PROMPT>
Please retype the data below line for line and leave out every picture.

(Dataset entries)
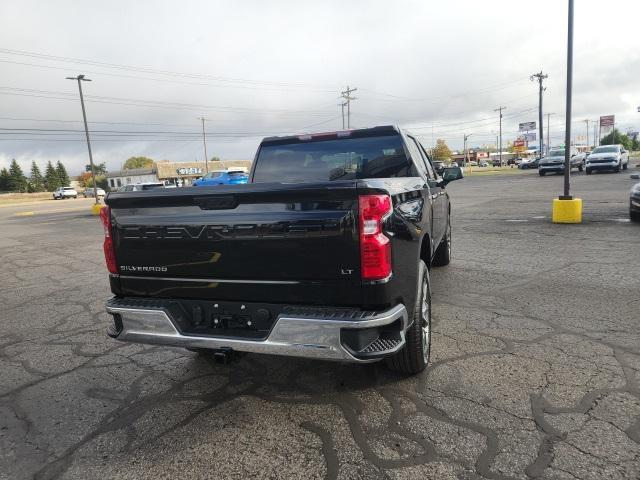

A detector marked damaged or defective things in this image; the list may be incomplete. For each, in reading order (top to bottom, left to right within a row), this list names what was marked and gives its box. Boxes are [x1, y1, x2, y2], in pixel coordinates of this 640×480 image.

cracked asphalt parking lot [1, 170, 640, 480]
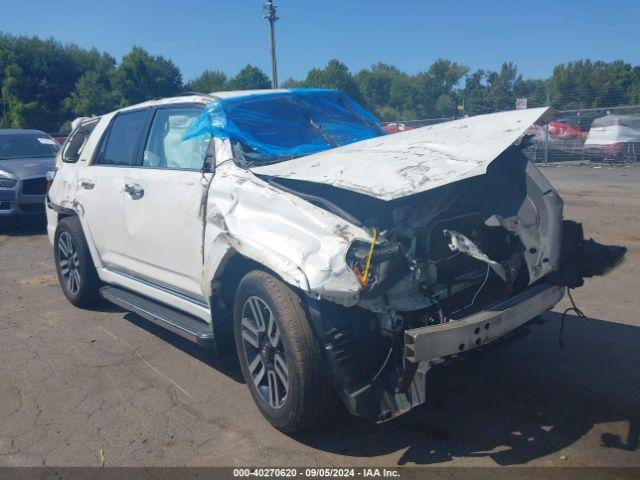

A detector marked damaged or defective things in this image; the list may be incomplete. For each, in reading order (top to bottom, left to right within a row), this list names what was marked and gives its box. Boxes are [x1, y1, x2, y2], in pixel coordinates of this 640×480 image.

broken headlight assembly [0, 170, 17, 188]
crumpled hood [0, 157, 55, 179]
crumpled hood [250, 107, 552, 201]
damaged white suv [47, 89, 624, 432]
broken headlight assembly [348, 232, 408, 296]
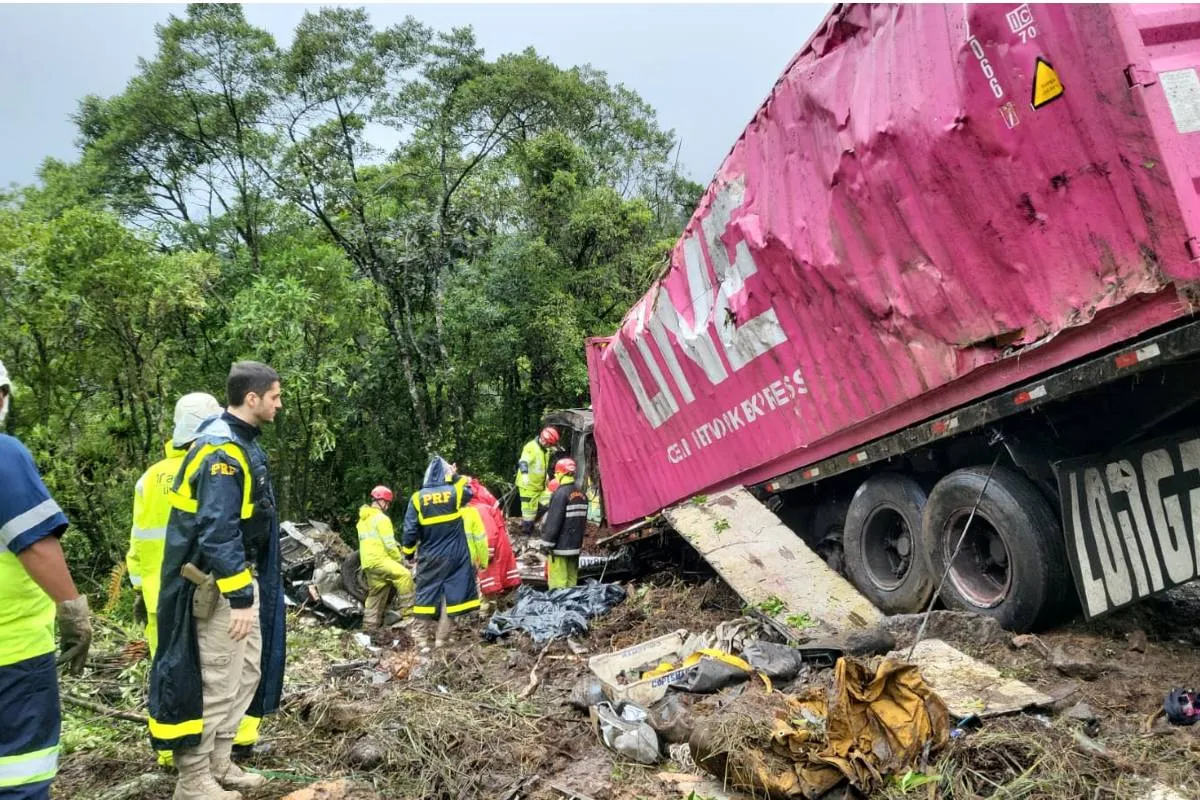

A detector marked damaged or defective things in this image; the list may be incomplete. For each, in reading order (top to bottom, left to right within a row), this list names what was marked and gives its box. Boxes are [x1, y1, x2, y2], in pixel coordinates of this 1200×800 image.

RESULT FOR THIS TASK>
A detector marked damaged or defective things in this image; the list may be incomplete. For each, in reading order (top to bottom, left to right within a row), this list names what was marked and gives its box. Boxes are [x1, y1, x2, y2], in pixel coordinates of this 640×480 image.

cracked asphalt parking lot [1, 170, 640, 480]

A detector marked damaged or defective things in this image; the list may be incomplete. For each, in reading order (top to bottom, left to right within a row), this list names what was marked and gives its box. Boxes are [x1, y1, x2, y2], in pixel coordinates of this 640×480 image.

broken headlight assembly [0, 170, 17, 188]
crumpled hood [0, 157, 55, 179]
crumpled hood [250, 107, 552, 201]
damaged white suv [47, 89, 624, 432]
broken headlight assembly [348, 232, 408, 296]

A detector marked damaged or defective things in this image; the list may be incomplete. For each, in reading order (top to bottom, left to right within a row), this list names what was marked and gives its box. Boxes are [x1, y1, x2, y2], in pixel coordinates of this 1200×800 image.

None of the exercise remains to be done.